给定文本 —
——————
其余字段在编译器添加,重建后的结果如下:

type bmap struct {
    topbits  [8]uint8
    keys     [8]keytype
    values   [8]valuetype
    pad      uintptr
    overflow uintptr
}
  • topbits:哈希值高八位;长度为 8 的数组
  • keys:key;长度为 8 的数组
  • valuse:value;长度为 8 的数组

正常桶和溢出桶构成单向链表。

2. 访问操作

编译期

根据表达式左边的变量数量决定条用的函数:

  • 只有一个变量,v := hash[key];调用函数 runtime.mapaccess1
  • 两个变量,v, ok := hash[key];调用函数runtime.mapaccess2

mapaccess2 会多返回一个 bool 类型值,表示 key 是否存在

运行时

func mapaccess1(t *maptype, h *hmap, key unsafe.Pointer) unsafe.Pointer {
	...
	hash := t.hasher(key, uintptr(h.hash0))
	m := bucketMask(h.B)
	b := (*bmap)(add(h.buckets, (hash&m)*uintptr(t.bucketsize)))
	if c := h.oldbuckets; c != nil {
		if !h.sameSizeGrow() {
			// There used to be half as many buckets; mask down one more power of two.
——————
相关材料 —
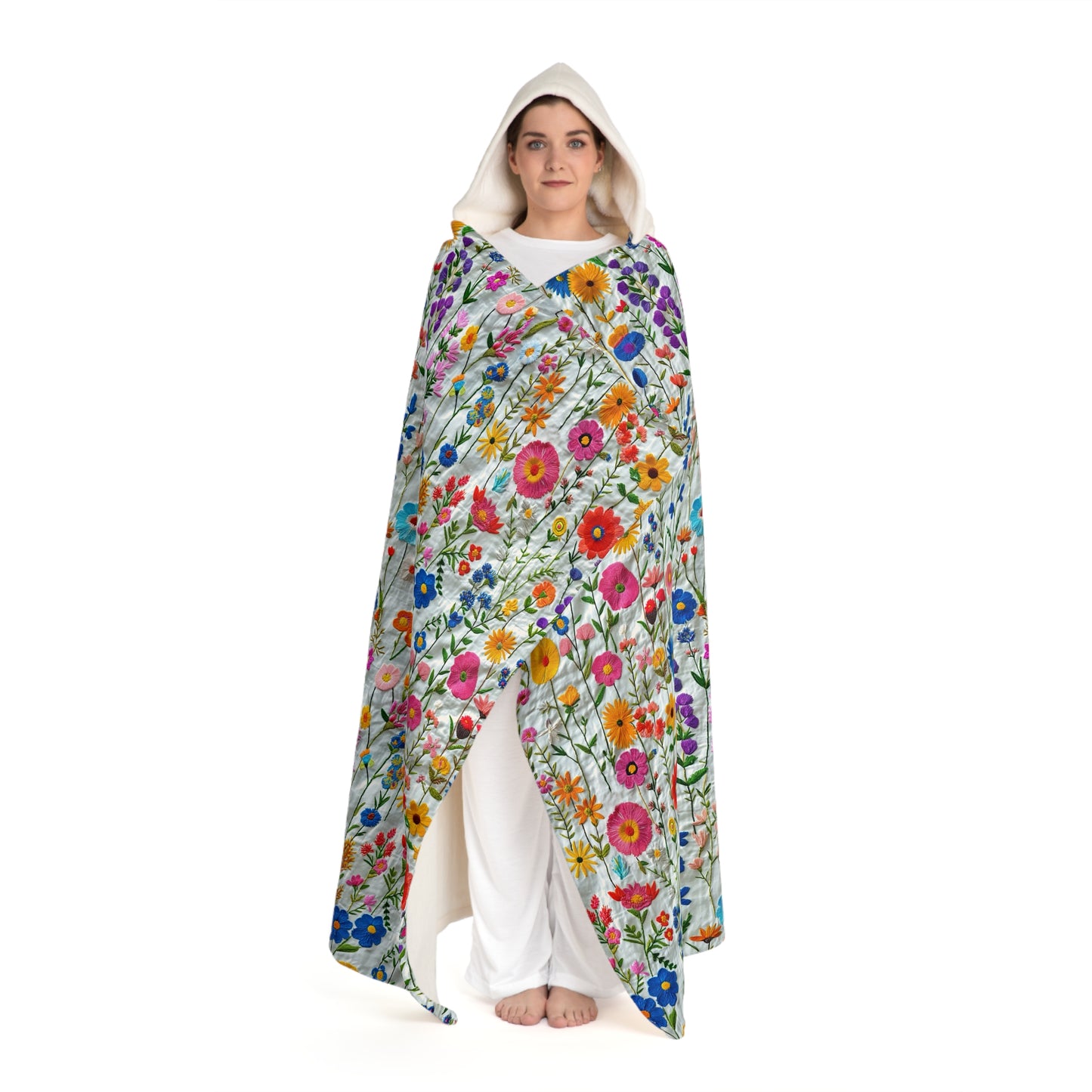 Cable Knit Hooded Sherpa Blanket | Faux Embroidery Flowers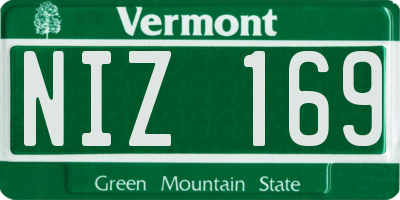 VT license plate NIZ169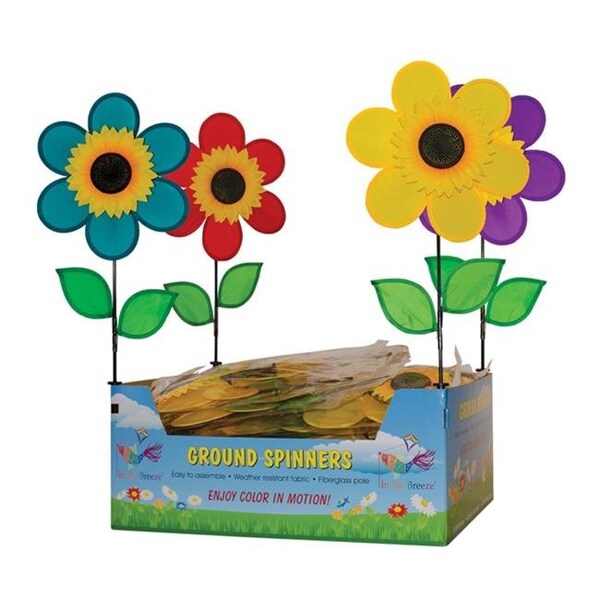 In The Breeze In the Breeze 8059837 12 in. Sunflower Garden Stake Spinner - Pack of 30 - 8059837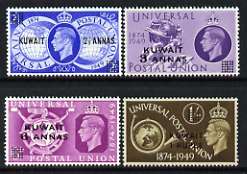 Kuwait 1949 KG6 75th Anniversary of Universal Postal Union perf set of 4 unmounted mint, SG 80-83, stamps on , stamps on  upu , stamps on  kg6 , stamps on 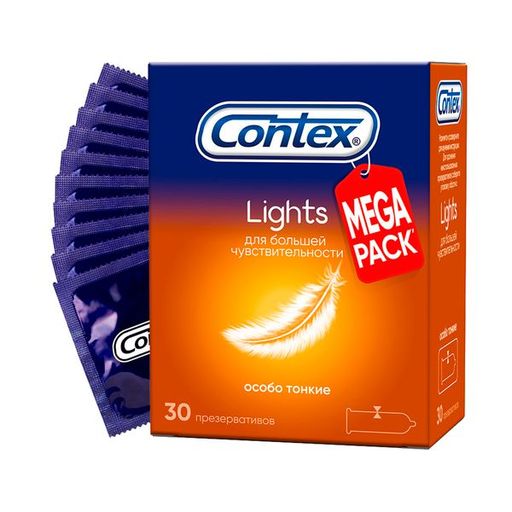 Презервативы Contex Lights, презервативы, особо тонкие, 30 шт.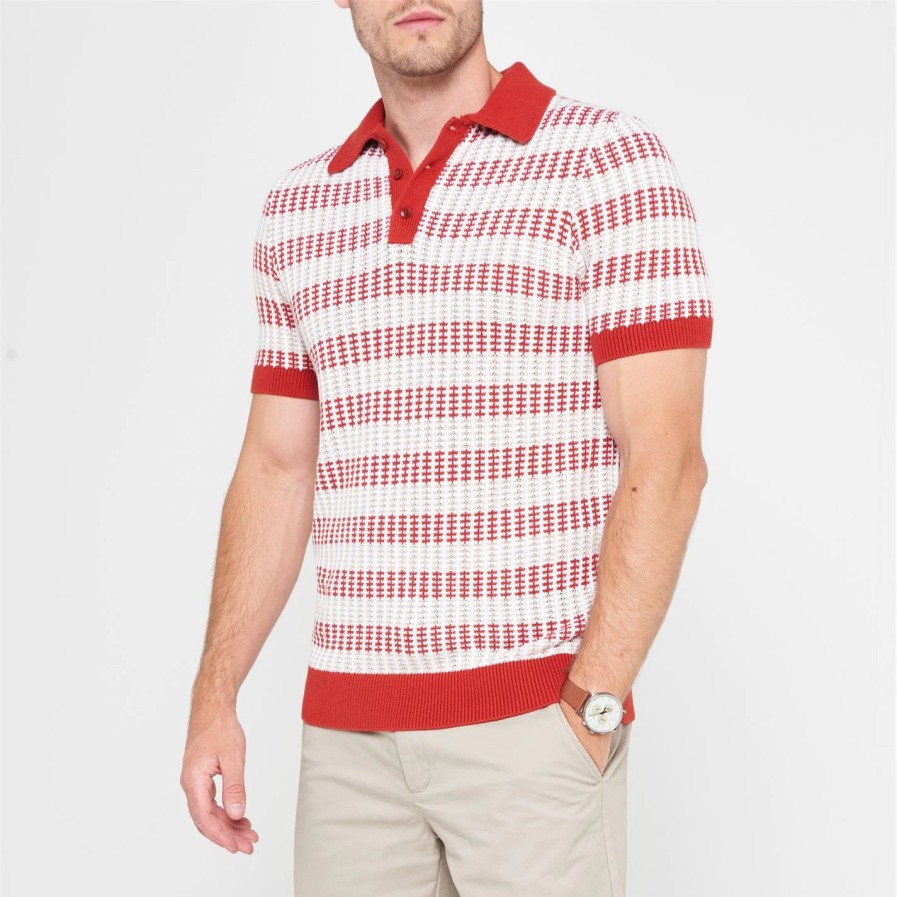 Men Ted Baker | Ted Baker Maynard Polo For Polo Shirts Colour Burnt Red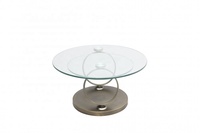 Table basse de luxe en acier inoxydable, forme ronde, plaqué or rose, acier inoxydable, verre trempé, livraison gratuite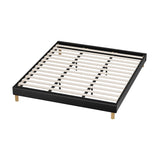 Oikiture Bed Frame King Size Bed Base Black Leather - Rear View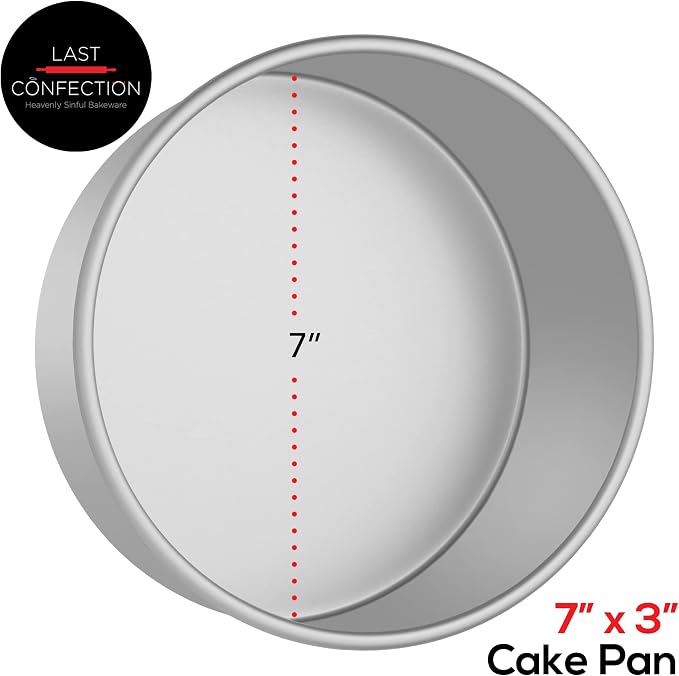 7" x 3" Round Cake Pan, Anodized Aluminum Cake Pan Baking Tin Mold, Professional Bakeware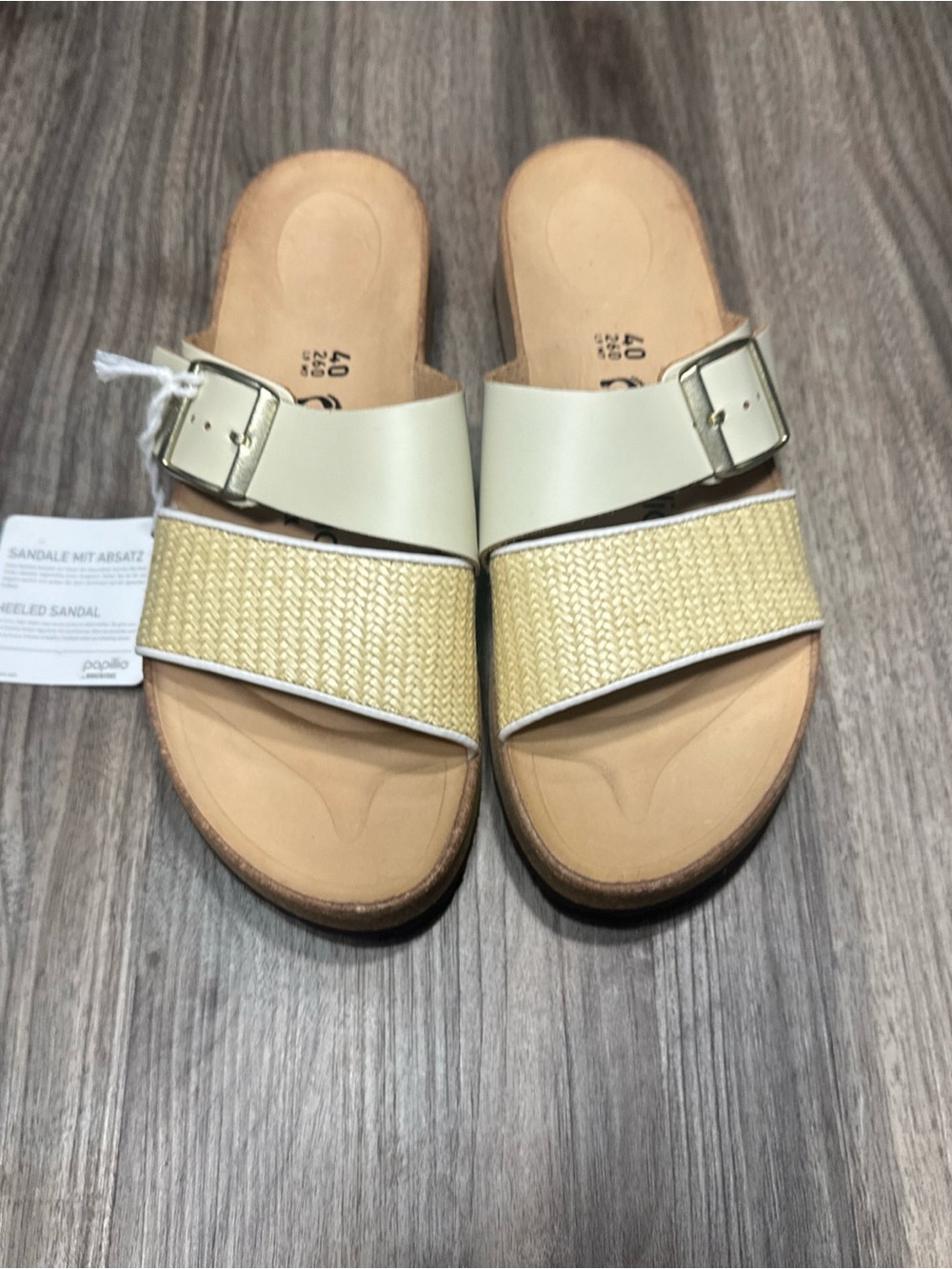 Birkenstock Women’s Two-Band Slide Sandals in Cream and Natural Woven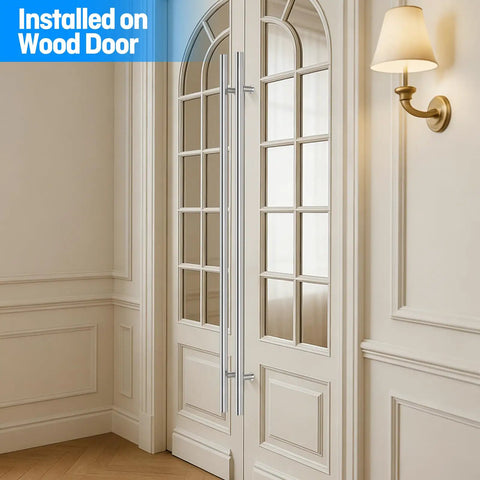 60 Inch Push Pull Door Handle Made From 304 Stainless Steel With Polished Chrome Finish, Heavy Duty Back To Back Door Pull for wood doors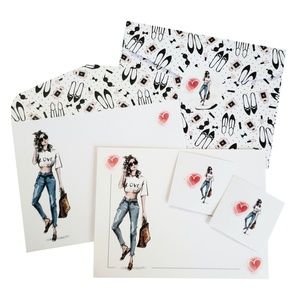 Love Fashion Stickers Stationery Set - Fashion Card Envelope & Stationery CUSTOM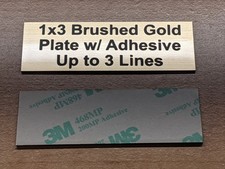 Any Size Custom Engraved Brushed Gold Plate Plaque Sign Tag Label w/ Adhesive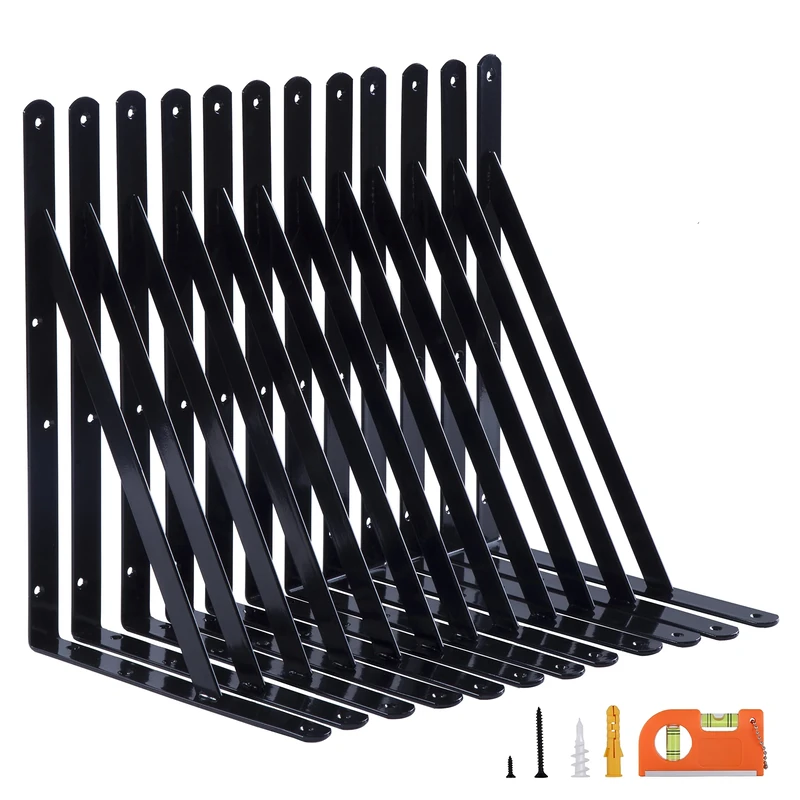 NEODROP 12-Pack 18 Inch Heavy Duty Shelf Brackets, Thicken Wall Bracket for Garage Floating Storage Shelves, Black Powder-Coated Steel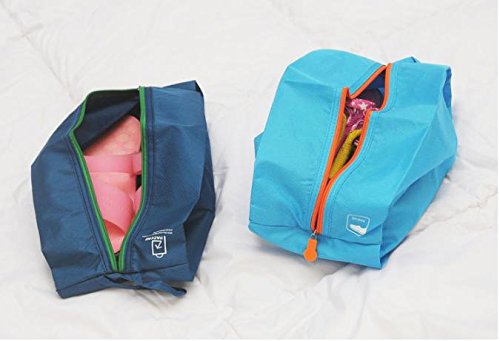 Set 2 wasserdichte Schuhhülle Taschen oder Reise Organizer-Tasche. Ideal für Reisen. Zufällige Farben. - 4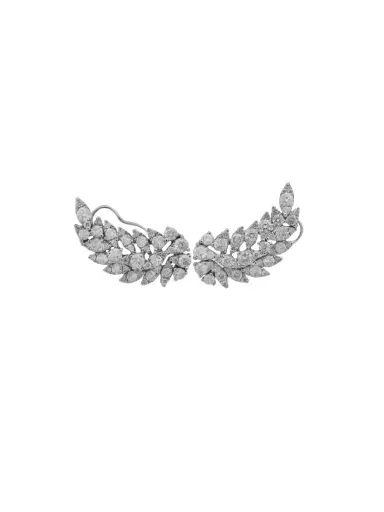 Wish Fine Jewelry 2.30ct Diamond 18K Gold Leaf Climber Earrings | Thumbnail 2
——————
任务说明 —
- a) 输出这段讲 Go map 实现的文本中从“b := (*bmap)(add(h.buckets, (hash&m)*uintptr(t.bucketsize)))”往下直到“power of two.”的全部内容,一字不改。
- b) 根据给定文本回答下列问题,每题一行:
(i) bmap 结构中的 topbits 字段存放的是什么?
(ii) 写成 v, ok := hash[key] 时调用哪个函数?
(iii) 正常桶和溢出桶构成什么结构?

参考答案 —
- a)
b := (*bmap)(add(h.buckets, (hash&m)*uintptr(t.bucketsize)))
	if c := h.oldbuckets; c != nil {
		if !h.sameSizeGrow() {
			// There used to be half as many buckets; mask down one more power of two.

- b)
(i) 哈希值高八位。
(ii) runtime.mapaccess2
(iii) 单向链表。